The dropper loop knot
The dropper loop is a standing loop tied into the line itself, partway along, that stands out at right angles so you can hang a hook or a nymph from it without cutting the line. It is strong and tidy, holds well in braid and fluorocarbon, and is the knot for the paternoster hook branch and the droppers on a gambe.
At the point where you want the branch, form a loop in the line, leaving it a good size for now. The line runs in one side and out the other; the loop hangs below.
Take one side of the loop and pass it through and around that side, making the first wrap. Keep going, five or more wraps, keeping a small opening in the middle of the coils.
Put a finger through that small central opening so it stays open. This gap is where the standing loop will come through, so guard it until the next step is done.
Take the bottom of the original loop and push it up through the central opening you have been holding. Hold it there so it cannot slip back.
Wet the knot. Pull both standing ends of the line slowly in opposite directions. The coils gather on each side and the loop is forced to stand out at right angles. Keep pulling until the coils are tight and the loop stands proud.
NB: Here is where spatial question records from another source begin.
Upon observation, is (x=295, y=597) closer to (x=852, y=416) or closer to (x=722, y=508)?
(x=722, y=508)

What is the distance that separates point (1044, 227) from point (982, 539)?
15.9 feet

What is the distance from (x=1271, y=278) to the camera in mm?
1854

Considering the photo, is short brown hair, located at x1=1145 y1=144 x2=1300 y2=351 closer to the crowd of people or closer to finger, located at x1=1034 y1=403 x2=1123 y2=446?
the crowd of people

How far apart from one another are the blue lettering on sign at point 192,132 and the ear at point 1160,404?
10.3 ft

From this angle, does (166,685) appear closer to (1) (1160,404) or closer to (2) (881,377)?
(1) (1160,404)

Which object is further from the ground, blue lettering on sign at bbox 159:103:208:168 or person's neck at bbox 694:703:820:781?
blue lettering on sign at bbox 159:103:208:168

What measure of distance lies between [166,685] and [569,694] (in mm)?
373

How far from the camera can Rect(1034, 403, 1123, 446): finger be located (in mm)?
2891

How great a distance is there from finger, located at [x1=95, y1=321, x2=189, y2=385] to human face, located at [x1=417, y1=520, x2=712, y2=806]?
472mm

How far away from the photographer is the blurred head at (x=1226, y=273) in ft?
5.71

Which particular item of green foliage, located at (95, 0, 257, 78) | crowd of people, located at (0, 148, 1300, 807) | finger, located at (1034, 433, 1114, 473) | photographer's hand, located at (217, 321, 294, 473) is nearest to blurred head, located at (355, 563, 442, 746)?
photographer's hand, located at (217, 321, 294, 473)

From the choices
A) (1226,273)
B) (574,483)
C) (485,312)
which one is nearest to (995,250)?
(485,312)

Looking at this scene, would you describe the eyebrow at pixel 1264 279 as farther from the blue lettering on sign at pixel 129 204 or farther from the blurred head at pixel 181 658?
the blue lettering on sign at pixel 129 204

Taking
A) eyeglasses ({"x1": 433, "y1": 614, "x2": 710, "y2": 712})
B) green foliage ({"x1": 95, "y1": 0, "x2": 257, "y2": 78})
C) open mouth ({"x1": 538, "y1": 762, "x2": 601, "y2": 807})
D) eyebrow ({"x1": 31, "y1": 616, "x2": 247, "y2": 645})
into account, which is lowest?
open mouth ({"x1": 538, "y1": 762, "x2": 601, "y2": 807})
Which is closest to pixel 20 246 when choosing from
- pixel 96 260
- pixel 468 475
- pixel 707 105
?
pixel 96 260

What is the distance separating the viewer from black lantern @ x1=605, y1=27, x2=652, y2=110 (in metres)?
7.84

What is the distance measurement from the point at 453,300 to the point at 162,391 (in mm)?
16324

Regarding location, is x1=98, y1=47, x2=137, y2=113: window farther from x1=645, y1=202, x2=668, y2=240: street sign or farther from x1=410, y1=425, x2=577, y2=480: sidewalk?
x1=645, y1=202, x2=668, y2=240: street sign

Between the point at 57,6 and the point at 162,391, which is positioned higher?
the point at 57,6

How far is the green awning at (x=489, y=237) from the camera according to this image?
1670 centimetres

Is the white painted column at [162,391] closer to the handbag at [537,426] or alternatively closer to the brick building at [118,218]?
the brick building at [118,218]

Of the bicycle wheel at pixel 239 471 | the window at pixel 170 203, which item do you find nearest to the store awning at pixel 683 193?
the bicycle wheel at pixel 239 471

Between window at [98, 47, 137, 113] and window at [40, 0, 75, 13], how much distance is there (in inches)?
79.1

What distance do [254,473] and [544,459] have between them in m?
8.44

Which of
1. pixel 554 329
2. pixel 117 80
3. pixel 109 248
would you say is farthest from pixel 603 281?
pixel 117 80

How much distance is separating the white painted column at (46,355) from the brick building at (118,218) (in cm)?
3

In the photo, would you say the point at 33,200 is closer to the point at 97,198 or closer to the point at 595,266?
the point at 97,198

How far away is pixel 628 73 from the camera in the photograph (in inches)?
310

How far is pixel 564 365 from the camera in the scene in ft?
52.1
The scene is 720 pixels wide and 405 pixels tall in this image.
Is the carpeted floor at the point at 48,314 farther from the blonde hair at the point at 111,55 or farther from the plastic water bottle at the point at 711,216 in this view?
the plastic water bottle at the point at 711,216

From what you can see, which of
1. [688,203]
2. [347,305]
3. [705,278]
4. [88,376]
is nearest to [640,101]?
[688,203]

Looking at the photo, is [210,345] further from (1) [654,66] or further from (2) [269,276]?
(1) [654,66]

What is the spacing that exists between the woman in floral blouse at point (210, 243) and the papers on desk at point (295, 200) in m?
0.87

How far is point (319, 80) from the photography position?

Five steps. Each is a panel in the diagram above. Wet it before you pull it tight.
What it ties
Not a hook to the end of the line, but a loop in the middle of it. The dropper loop is tied partway along the line and stands out at right angles, giving you a branch to hang a hook or a small nymph from while the line carries on past it to a weight below. On the slip-float paternoster it makes the hook branch; on the gambe, you tie a row of them down the line, one for each little nymph.
When to use it
Use a dropper loop any time you want a hook on a branch partway along the line rather than at the end. That is the slip-float paternoster, where one dropper loop gives the hook branch and saves you a three-way swivel, and the gambe, where a row of them carries the string of nymphs. Keep five or more wraps, and keep the finished loop short and standing proud at right angles.
Strength and tips
Tied well the dropper loop is a strong, reliable loop in the line. Two things make or break it. First, keep five or more wraps, with the coils gathering evenly on both sides. Second, keep the loop short. A short loop stands out proud and presents the hook cleanly; a long, floppy loop wraps back round the main line and tangles. Wet it before you draw it down.
1Wet it
Wet every knot before you pull it tight. A dry knot drags against itself as it closes and the friction heat weakens the line.
2Seat it slowly
Draw it down slowly and evenly, then trim the tag end close, leaving a stub of a millimetre or two so it cannot slip back through.
3Test it
Pull the finished knot firmly against your hand or the rod before you fish it. Better it fails now than on the take.
Rigs that use it
The dropper loop builds the hook branch on the slip-float paternoster, so the bait sits just off the bottom with the weight anchoring below it. And it makes each of the droppers on the gambe, the string of small nymphs for lavaret. Both rigs hang a hook off a branch in the line, and the dropper loop is how you get that branch.
Dropper loop questions
It puts a loop in the line partway along, standing out at right angles, so you can hang a hook or a small nymph from it without cutting the line. It makes the hook branch on a paternoster and each dropper on a gambe or sabiki, with the line carrying on to a weight below.
Five or more. Fewer than five and the loop can pull out under a fish. Make the wraps neatly, keep a small opening in the middle of the coils, push the bottom of the loop up through that opening, then wet it and pull both ends apart so the coils tighten and the loop stands out.
Usually because the loop is too long. Keep it short and it stands out proud at right angles and presents the hook cleanly. A long, floppy loop folds back round the main line and tangles. Set the loop length while the coils are still loose, then wet it and tighten so it stands clean.